*** Opening of Records for the exercise ***

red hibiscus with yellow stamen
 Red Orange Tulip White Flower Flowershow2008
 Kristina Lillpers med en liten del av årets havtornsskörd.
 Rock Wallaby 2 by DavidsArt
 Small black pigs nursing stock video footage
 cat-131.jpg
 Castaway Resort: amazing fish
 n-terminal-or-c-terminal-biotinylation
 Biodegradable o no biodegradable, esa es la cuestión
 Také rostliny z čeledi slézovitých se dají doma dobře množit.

*** Close of Records for the exercise ***
*** Opening of Records for the exercise ***

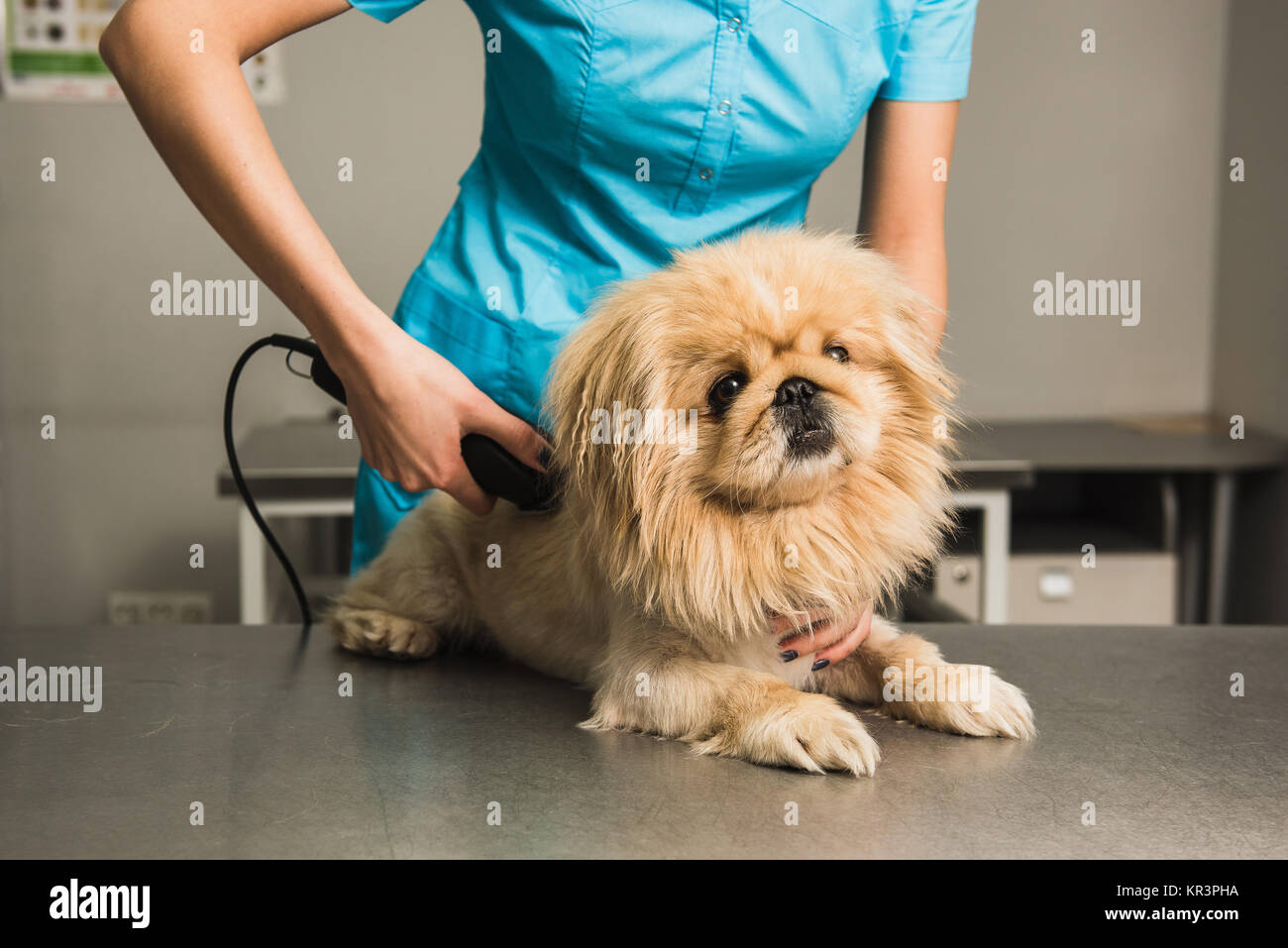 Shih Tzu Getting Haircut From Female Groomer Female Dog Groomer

*** Close of Records for the exercise ***
*** Opening of Records for the exercise ***

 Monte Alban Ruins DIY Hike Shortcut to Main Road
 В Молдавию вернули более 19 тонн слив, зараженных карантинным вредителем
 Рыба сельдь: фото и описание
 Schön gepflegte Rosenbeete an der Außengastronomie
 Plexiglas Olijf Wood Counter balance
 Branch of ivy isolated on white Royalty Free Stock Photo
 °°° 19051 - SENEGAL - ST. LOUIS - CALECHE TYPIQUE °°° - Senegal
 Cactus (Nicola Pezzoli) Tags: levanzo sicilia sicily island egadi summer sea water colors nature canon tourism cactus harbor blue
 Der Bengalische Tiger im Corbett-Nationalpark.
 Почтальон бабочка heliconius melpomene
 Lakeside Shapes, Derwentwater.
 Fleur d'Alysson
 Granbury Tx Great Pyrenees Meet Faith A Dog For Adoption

*** Close of Records for the exercise ***

Every line from the line containing "Fleur d'Alysson" through the line containing "Granbury Tx Great" in the records above must be retyped exactly. Leave out the rest.

 Fleur d'Alysson
 Granbury Tx Great Pyrenees Meet Faith A Dog For Adoption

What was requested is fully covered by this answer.